[To do] Render the items from the line containing "What is the separation" through the last line of the items as a JSON list of strings, one string per line, leaving out blank lines.
::: Source data
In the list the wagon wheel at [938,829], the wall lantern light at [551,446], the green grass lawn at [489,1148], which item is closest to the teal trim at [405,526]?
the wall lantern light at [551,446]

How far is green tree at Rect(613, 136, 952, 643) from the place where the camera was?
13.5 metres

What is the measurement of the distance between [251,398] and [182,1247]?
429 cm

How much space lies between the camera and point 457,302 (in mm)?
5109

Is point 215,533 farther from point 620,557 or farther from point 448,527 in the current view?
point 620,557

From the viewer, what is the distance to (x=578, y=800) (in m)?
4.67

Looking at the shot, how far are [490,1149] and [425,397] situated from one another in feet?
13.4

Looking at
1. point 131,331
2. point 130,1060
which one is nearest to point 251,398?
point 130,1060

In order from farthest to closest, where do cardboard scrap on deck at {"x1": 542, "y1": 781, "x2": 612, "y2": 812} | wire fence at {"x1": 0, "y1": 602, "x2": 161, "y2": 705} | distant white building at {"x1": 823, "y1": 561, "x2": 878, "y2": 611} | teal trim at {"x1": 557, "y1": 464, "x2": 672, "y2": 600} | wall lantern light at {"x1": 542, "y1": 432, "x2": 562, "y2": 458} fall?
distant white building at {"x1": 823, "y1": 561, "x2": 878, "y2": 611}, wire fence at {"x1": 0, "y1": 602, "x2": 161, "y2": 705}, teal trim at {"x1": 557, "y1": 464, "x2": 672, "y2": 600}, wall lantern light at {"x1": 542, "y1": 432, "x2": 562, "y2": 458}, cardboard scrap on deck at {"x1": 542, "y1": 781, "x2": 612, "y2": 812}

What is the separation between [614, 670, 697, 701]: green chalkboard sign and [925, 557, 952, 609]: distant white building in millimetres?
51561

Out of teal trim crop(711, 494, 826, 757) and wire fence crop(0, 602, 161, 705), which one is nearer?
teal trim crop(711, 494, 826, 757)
::::::
[Answer]
[
  "What is the separation between [614, 670, 697, 701]: green chalkboard sign and [925, 557, 952, 609]: distant white building in millimetres?",
  "51561",
  "Out of teal trim crop(711, 494, 826, 757) and wire fence crop(0, 602, 161, 705), which one is nearer?",
  "teal trim crop(711, 494, 826, 757)"
]